- Genre: Telenovela
- Based on: Irmãos Coragem by Janete Clair
- Developed by: José Alberto Castro; Fernando Garcilita;
- Written by: María Chavez; Ricardo Aviles; Carlos Marín;
- Directed by: Luis Manzo; Santiago Barbosa;
- Starring: Brandon Peniche; Emmanuel Palomares; Emilio Osorio; Sofía Castro; Sergio Goyri;
- Theme music composer: César G. Ross; Pablo Pinilla Osuna; Lara Pinilla; Adrián Ghiardo; Pablo Pinilla;
- Opening theme: "Libertad y coraje" by César G. Ross
- Composers: Armando López Pérez; Carlos Garibay Galicia; Julio Blanco Vázquez;
- Country of origin: Mexico
- Original language: Spanish
- No. of seasons: 1
- No. of episodes: 35

Production
- Executive producer: José Alberto Castro
- Producers: Ernesto Hernández; Fausto Sáinz;
- Cinematography: Gerónimo Denti Generali
- Editors: Juan Ordóñez; Héctor Flores; Arturo Rodríguez; Alejandro Iglesias; Mauricio Manzano;
- Camera setup: Multi-camera
- Production company: TelevisaUnivision

Original release
- Network: Vix
- Release: 7 August 2026 – present

= Tierra de amor y coraje =

Tierra de amor y coraje is an upcoming Mexican telenovela produced by José Alberto Castro for TelevisaUnivision. It is based on the 1970 Brazilian telenovela Irmãos Coragem, created by Janete Clair. The series stars Emmanuel Palomares, Brandon Peniche, Emilio Osorio and Sofía Castro. It premiered on Vix on 7 August 2026.

== Plot ==
The telenovela follows the lives of the Coraje brothers: Juan, a strong man committed to defending the family ranch; Jerónimo, a strategist focused on securing the future of the business; and Lalo, the youngest of the family, who is still trying to find his path. Their lives change with the arrival of Clara Barrios, an intelligent and determined woman who returns to Arizona to take on the legacy of her father, Rogelio Barrios, a powerful businessman willing to do anything to achieve his goals. The Coraje and Barrios ranches have been neighbors and rivals for years. What appears to be a dispute over access to the river is only the beginning of a much deeper conflict.

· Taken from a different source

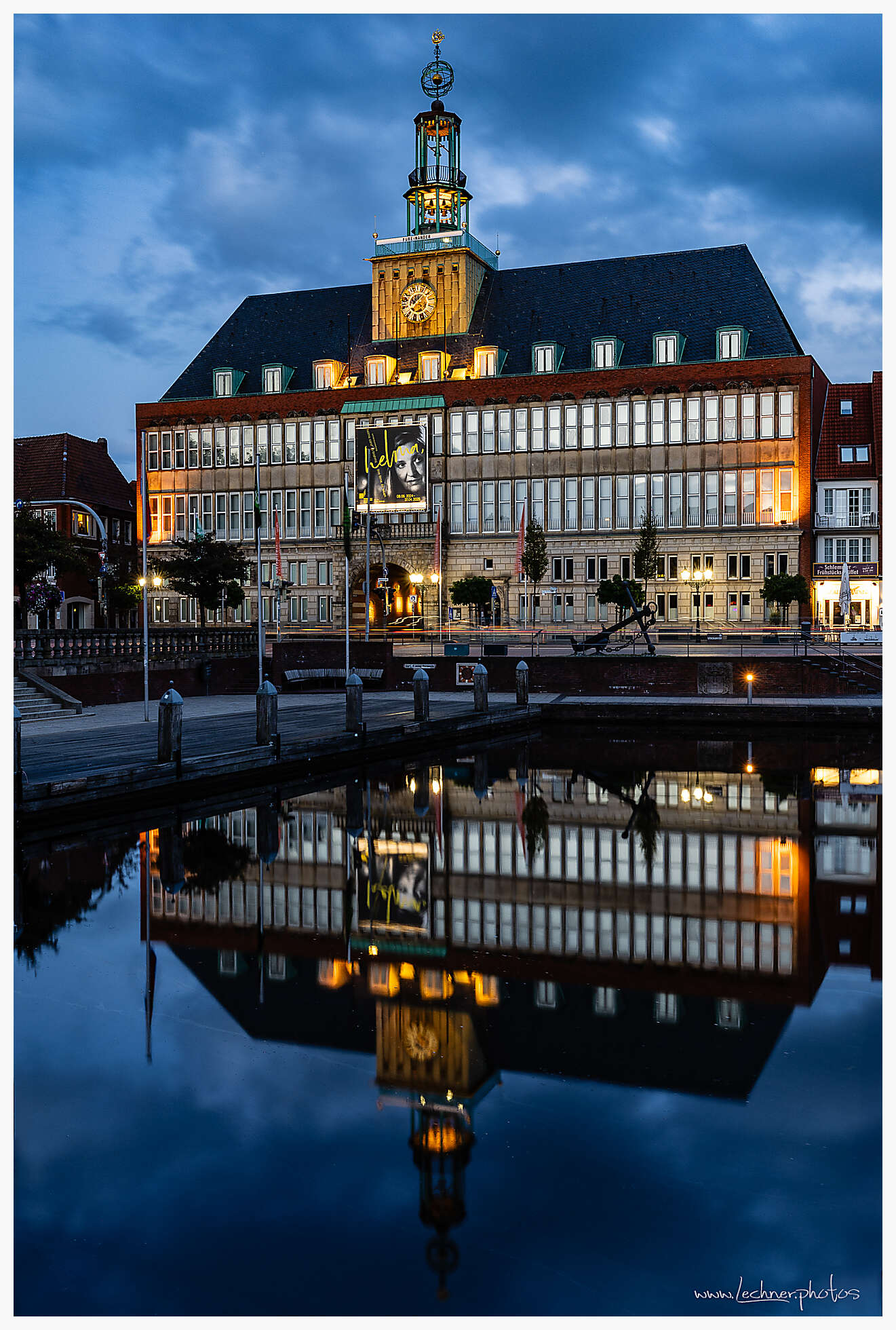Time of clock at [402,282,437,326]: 12:07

When Clara and Juan meet for the first time, an immediate tension arises that will mark the beginning of an intense relationship. While Jerónimo is captivated by Clara's intelligence and determination, and Lalo develops feelings that go beyond admiration, a dark secret begins to come to light. Rogelio Barrios has set his sights on the Coraje family's lands after discovering hidden mineral wealth in the region, triggering a series of events that threaten to destroy both families. Amid secrets, betrayals, and power struggles, Clara and Juan discover that behind their rivalry lies a connection they cannot ignore.

== Cast ==
=== Main ===
- Brandon Peniche as Jerónimo Coraje
- Emmanuel Palomares as Juan Coraje
- Emilio Osorio as Eduardo "Lalo" Coraje
- Sofía Castro as Clara Barrios
- Sergio Goyri as Rogelio Barrios
- Iván Arana as Falcón
- Dalilah Polanco as Jovita
- Moisés Arizmendi as Paco
- Mar Contreras as Estrella Barrios
- Arantza Ruiz as Jackie
- Federico Ayos as Jim
- Claudia Zepeda as Lina
- Mar Bonnelly as Adela
- Daniela Martínez as Rita
- Minnie West as Daniela
- Arena Ibarra as Debbie
- Claudia Bouza as Paula
- Edmundo Siller as Pedro
- Leo Casta as Toño
- Patricia Navidad as Roxie

=== Recurring and guest stars ===
- Arturo Peniche as Manuel
- Natalia Esperon as Patricia
- Eugenio Cobo as Rafael
- Luis Uribe as the Mayor
- Mario Loria as the Sheriff
- Christian de la Campa as Mark Corrales
- Santiago Zenteno as Esteban

== Production ==
=== Development ===
In December 2025, José Alberto Castro announced he would produce a remake of the Brazilian telenovela Irmãos Coragem. Filming of the telenovela took place from 5 February 2026 to 13 July 2026. On 19 March 2026, Tierra de amor y coraje was announced as the title of the telenovela.

=== Casting ===
In December 2025, Emmanuel Palomares, Brandon Peniche, Emilio Osorio were announced in the lead roles. On 6 February 2026, Sofía Castro was announced to star opposite of Palomares, Peniche and Osorio.

== Release ==
Tierra de amor y coraje premiered first on Vix in the United States on 7 August 2026, and in Mexico on 4 September 2026.

The series made its broadcast television premiere in the United States on Univision on 7 September 2026, and in Mexico on Las Estrellas on 5 October 2026.